====== Passage provided ======

United States District Court, E.D. Tennessee, Greeneville

November 7, 2016

CONNIE J. YOUNG, Petitioner,



         This pro se federal prisoner's motion to vacate, correct, or set aside his sentence pursuant to 28 U.S.C. § 2255 was remanded to this Court by the Sixth Circuit for the purpose of determining whether Petitioner's attorney, Wayne Stambaugh, gave him ineffective assistance in two instances: (1) by failing to advise him of a plea offer and (2) by incorrectly advising him that the government could not obtain a drug conspiracy conviction without displaying to the jury the physical evidence of the drugs [Doc. 599];[1] and, therefore, without demonstrative evidence of the cocaine, the prosecution could not prove the existence of the five kilograms of cocaine charged in the indictment [Id. p3]. To resolve the claims of ineffective assistance, the Court scheduled an evidentiary hearing and appointed counsel to represent Petitioner at the hearing [Doc. 601].

         Prior to the scheduled evidentiary hearing, Petitioner filed a motion to appoint new counsel and appointed counsel moved to withdraw [Docs. 604, 612 (sealed)]. A hearing was held before the magistrate judge to inquire into the matter, but the problems which prompted the respective motions were not resolved at the hearing [Doc. 610].

         The evidentiary hearing was convened on January 15, 2016. Petitioner indicated that, based on a discussion with his appointed counsel that morning, he wished to withdraw his pro se motion to appoint new counsel. Counsel also moved to withdraw his motion and both motions were granted [Doc. 613]. The evidentiary hearing continued without any further glitch, and Petitioner's appointed counsel continued to represent Petitioner at the evidentiary hearing.

         The Court assumes familiarity with Petitioner's case and discusses only the issues currently under review.

====== Dataset content ======

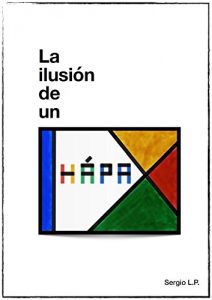 Descargar La ilusión de un Hápax pdf, epub, ebook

======

> What is expected: Resume the court opinion on the prisoner's § 2255 motion, starting right after its final sentence.

> Answer box:
         Mr. Stambaugh testified at the January 15 evidentiary hearing and Petitioner testified on March 4, 2016, after the evidentiary hearing was continued to afford appointed counsel additional time to consult with Petitioner.

         Mr. Stambaugh testified that he had been appointed to serve as Petitioner's counsel after the death of Carey Taylor, Petitioner's previous attorney, and that he had received Petitioner's file, including discovery materials, from the deceased attorney's estate some three weeks after his appointment [Doc. 617, January 15, 2016, Evidentiary Hearing Transcript pp. 25, 31, 36]. Mr. Stambaugh stated that he met with Petitioner three times in the first month following the appointment, eight times prior to the trial, and two times post-trial and that it was obvious that Petitioner had met with Mr. Taylor, since Petitioner knew about the discovery in his case and was aware of the allegations lodged against him [Id. at 18, 35-36]. Counsel related that his client did not believe himself to be guilty and did not believe that he could be convicted since the majority of witnesses did not know his identity. Petitioner understood that the entire case would rest on the testimony of the leader of the conspiracy, Rickey Story [Id. at 18-19].

         Mr. Stambaugh testified that that he was only aware of one plea agreement offered by the government, which he had gone over with his client, that his client had rejected the plea deal, and that his client, in response to the plea offer, had remarked that if he [Petitioner] was going to do 17 years, he would just do life and go to trial [Id. at 21-23]. Mr. Stambaugh was unequivocal in stating that he had only discussed one plea agreement, that he remembered going over one plea agreement, that all he recalled was “this one particular plea agreement, ” and that he did not remember there being another plea agreement or going over another plea agreement, though he acknowledged that he did not know what Petitioner “might have gone over with Carey Taylor” [Id. at 21, 23, 24].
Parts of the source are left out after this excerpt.